[Start of Dataset rows]

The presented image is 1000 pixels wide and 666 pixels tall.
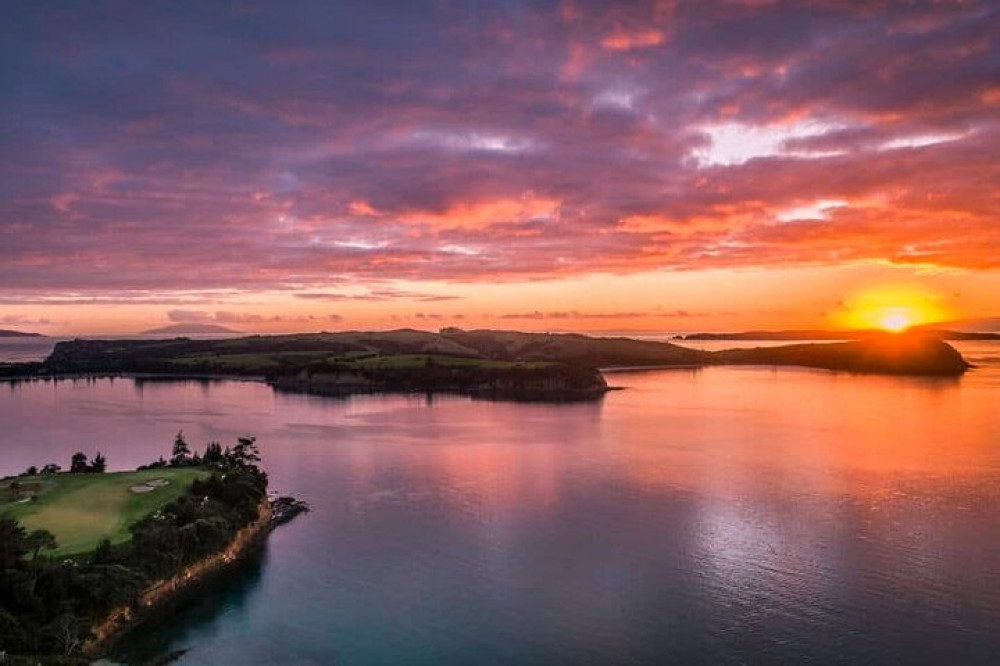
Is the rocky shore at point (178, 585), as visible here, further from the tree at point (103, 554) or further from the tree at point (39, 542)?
the tree at point (39, 542)

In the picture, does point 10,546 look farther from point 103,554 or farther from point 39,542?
point 103,554

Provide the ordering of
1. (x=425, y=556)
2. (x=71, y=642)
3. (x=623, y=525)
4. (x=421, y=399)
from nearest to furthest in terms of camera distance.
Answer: (x=71, y=642), (x=425, y=556), (x=623, y=525), (x=421, y=399)

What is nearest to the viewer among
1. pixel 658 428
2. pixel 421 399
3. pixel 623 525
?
pixel 623 525

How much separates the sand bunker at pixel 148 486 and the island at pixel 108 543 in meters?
0.09

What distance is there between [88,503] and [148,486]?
5874 mm

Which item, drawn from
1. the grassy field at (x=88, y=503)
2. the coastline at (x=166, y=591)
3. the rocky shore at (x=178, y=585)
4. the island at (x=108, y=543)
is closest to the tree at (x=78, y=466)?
the island at (x=108, y=543)

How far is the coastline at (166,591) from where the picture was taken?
42.1 meters

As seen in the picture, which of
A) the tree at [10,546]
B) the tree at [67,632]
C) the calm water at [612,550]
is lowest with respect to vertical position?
the calm water at [612,550]

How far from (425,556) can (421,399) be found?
419ft

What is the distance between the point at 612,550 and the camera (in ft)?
189

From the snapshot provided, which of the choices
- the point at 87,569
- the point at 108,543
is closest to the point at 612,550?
the point at 108,543

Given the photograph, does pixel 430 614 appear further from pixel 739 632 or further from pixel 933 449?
pixel 933 449

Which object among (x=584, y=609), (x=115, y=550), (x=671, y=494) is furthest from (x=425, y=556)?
(x=671, y=494)

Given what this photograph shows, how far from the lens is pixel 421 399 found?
605 ft
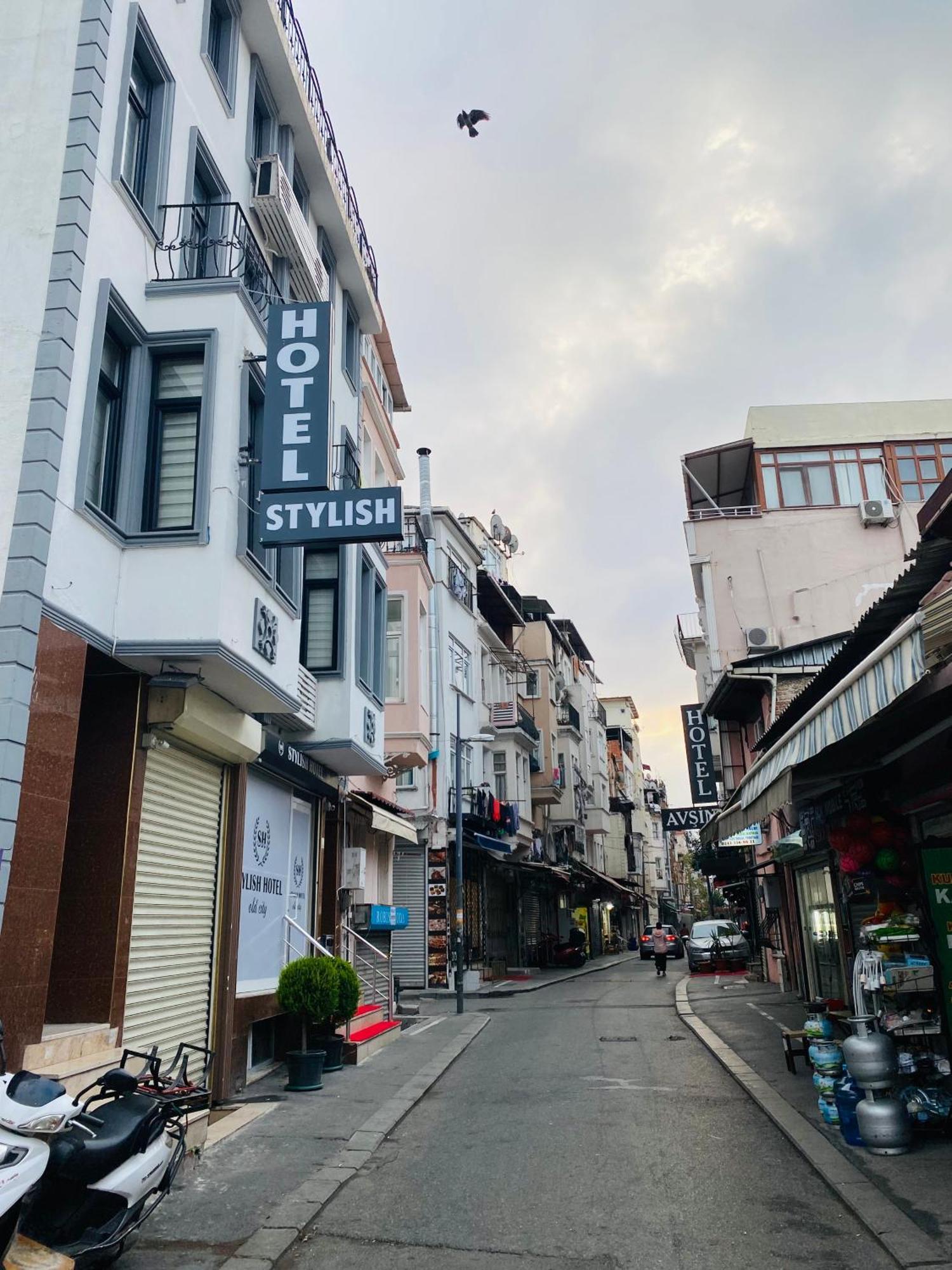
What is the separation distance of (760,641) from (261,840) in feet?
64.6

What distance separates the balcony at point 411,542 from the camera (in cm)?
2627

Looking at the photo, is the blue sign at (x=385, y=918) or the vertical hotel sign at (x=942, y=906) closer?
the vertical hotel sign at (x=942, y=906)

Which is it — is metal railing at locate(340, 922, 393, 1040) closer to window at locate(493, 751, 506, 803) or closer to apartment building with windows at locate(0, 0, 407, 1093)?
apartment building with windows at locate(0, 0, 407, 1093)

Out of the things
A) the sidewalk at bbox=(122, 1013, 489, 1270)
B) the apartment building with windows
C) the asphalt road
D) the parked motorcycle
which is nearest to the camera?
the asphalt road

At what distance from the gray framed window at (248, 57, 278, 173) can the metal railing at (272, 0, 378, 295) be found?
0.63 m

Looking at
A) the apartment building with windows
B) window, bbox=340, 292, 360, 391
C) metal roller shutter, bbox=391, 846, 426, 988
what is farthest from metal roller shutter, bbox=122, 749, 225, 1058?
metal roller shutter, bbox=391, 846, 426, 988

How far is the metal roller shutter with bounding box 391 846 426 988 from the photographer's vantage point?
2584cm

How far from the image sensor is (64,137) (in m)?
8.16

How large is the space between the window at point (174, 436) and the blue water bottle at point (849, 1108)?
7.80 m

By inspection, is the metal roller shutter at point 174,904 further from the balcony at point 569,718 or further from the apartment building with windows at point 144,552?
the balcony at point 569,718

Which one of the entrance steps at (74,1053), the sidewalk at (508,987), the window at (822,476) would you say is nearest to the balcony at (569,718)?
the sidewalk at (508,987)

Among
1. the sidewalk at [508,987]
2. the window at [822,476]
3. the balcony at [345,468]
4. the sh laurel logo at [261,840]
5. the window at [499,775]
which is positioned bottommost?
the sidewalk at [508,987]

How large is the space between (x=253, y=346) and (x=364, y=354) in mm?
10745

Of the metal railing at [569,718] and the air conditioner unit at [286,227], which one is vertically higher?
the metal railing at [569,718]
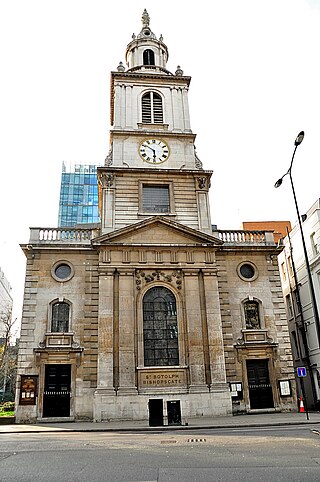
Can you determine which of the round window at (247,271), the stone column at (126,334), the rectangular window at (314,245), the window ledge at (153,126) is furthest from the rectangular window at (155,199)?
the rectangular window at (314,245)

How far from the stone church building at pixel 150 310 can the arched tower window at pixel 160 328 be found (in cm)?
6

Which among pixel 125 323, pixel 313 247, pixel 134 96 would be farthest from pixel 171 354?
pixel 134 96

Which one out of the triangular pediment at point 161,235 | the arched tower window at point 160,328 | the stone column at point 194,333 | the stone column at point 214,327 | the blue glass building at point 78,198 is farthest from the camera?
the blue glass building at point 78,198

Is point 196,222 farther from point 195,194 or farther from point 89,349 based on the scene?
point 89,349


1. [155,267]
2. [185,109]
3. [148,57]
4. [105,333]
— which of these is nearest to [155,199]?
[155,267]

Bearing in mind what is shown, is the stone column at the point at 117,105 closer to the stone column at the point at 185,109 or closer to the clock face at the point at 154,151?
the clock face at the point at 154,151

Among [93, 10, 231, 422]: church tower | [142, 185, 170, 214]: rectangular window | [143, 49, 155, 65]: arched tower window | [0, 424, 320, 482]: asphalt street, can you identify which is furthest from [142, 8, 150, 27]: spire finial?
[0, 424, 320, 482]: asphalt street

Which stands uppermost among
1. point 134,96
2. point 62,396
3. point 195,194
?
point 134,96

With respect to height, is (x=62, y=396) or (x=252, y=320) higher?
(x=252, y=320)

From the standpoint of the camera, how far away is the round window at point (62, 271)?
2766cm

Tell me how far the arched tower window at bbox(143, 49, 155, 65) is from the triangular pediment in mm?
16404

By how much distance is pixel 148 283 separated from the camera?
27.5m

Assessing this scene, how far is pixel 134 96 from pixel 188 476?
100ft

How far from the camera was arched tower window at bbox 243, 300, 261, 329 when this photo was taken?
2825 centimetres
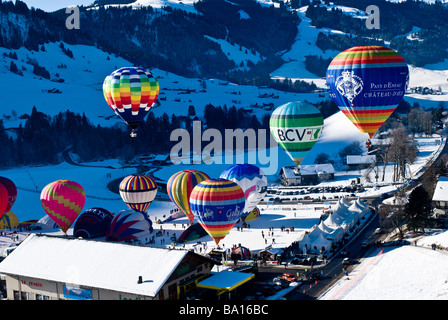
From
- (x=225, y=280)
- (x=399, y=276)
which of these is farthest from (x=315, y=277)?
(x=225, y=280)

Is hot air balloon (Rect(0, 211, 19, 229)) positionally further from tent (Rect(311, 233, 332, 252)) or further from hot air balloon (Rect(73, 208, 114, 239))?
tent (Rect(311, 233, 332, 252))

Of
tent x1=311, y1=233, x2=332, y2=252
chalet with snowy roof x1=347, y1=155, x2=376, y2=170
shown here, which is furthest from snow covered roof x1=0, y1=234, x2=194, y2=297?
chalet with snowy roof x1=347, y1=155, x2=376, y2=170

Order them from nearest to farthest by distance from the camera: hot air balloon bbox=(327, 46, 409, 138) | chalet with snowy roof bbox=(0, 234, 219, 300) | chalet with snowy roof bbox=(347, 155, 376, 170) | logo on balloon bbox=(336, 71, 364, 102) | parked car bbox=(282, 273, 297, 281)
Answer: chalet with snowy roof bbox=(0, 234, 219, 300), parked car bbox=(282, 273, 297, 281), hot air balloon bbox=(327, 46, 409, 138), logo on balloon bbox=(336, 71, 364, 102), chalet with snowy roof bbox=(347, 155, 376, 170)

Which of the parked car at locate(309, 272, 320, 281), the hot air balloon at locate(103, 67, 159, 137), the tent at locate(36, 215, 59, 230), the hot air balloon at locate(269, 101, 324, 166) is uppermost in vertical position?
the hot air balloon at locate(103, 67, 159, 137)

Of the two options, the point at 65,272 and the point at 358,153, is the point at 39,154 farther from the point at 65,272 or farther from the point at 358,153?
the point at 65,272

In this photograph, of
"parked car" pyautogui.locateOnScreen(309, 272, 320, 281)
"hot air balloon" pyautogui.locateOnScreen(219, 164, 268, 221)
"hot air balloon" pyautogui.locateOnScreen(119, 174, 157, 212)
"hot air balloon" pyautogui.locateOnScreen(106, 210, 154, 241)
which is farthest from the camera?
"hot air balloon" pyautogui.locateOnScreen(119, 174, 157, 212)

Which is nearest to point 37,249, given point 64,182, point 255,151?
point 64,182

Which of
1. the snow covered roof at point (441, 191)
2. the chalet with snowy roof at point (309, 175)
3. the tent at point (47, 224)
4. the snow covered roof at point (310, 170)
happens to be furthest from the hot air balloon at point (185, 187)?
the snow covered roof at point (310, 170)

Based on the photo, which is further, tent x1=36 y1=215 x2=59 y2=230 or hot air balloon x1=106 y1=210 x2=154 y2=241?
tent x1=36 y1=215 x2=59 y2=230

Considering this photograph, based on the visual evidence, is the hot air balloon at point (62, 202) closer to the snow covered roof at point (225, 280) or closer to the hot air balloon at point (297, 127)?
the hot air balloon at point (297, 127)
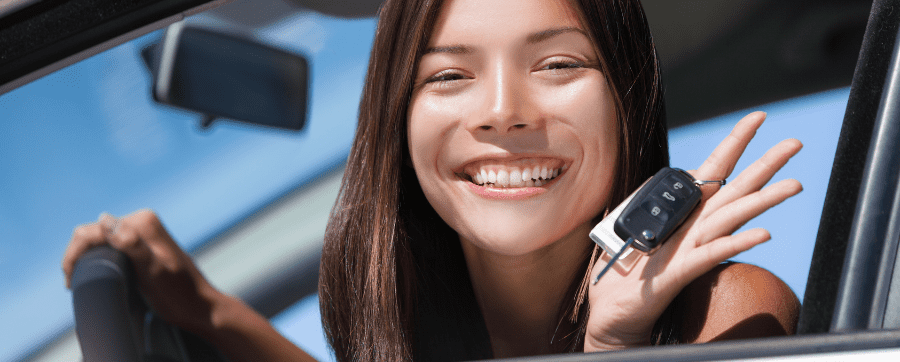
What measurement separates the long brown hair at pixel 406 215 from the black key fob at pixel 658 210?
0.27 m

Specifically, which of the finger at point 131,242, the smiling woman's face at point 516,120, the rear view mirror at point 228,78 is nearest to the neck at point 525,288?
the smiling woman's face at point 516,120

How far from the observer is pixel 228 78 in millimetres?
2477

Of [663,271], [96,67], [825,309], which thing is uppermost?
[96,67]

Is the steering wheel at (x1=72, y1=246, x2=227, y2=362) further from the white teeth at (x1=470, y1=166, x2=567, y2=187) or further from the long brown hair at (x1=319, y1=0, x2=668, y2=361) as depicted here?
the white teeth at (x1=470, y1=166, x2=567, y2=187)

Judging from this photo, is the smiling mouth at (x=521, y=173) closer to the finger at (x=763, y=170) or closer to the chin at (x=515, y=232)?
the chin at (x=515, y=232)

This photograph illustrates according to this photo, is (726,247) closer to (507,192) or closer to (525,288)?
(507,192)

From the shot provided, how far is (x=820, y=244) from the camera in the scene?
0.94 metres

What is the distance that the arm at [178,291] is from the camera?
62.6 inches

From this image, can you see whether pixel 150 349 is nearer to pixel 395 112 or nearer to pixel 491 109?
pixel 395 112

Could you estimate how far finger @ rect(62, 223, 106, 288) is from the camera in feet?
5.17

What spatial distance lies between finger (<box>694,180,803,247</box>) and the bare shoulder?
193 mm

[End of Dataset rows]

**Exercise goal**
Begin at the line that contains "From this image, can" and stop after the last of the lines above, then reproduce each of those lines in full. In the answers, multiply every coordinate and measurement by 0.8 and round it to its original number of decimal places, rounding halves up.

**Full answer**
From this image, can you see whether pixel 150 349 is nearer to pixel 395 112 or nearer to pixel 491 109?
pixel 316 90

Could you estimate how far finger @ rect(62, 223, 106, 288) is from the camera in feet?
4.14

What spatial distance lies between finger (<box>694,180,803,247</box>) and the bare shoulder?
154 mm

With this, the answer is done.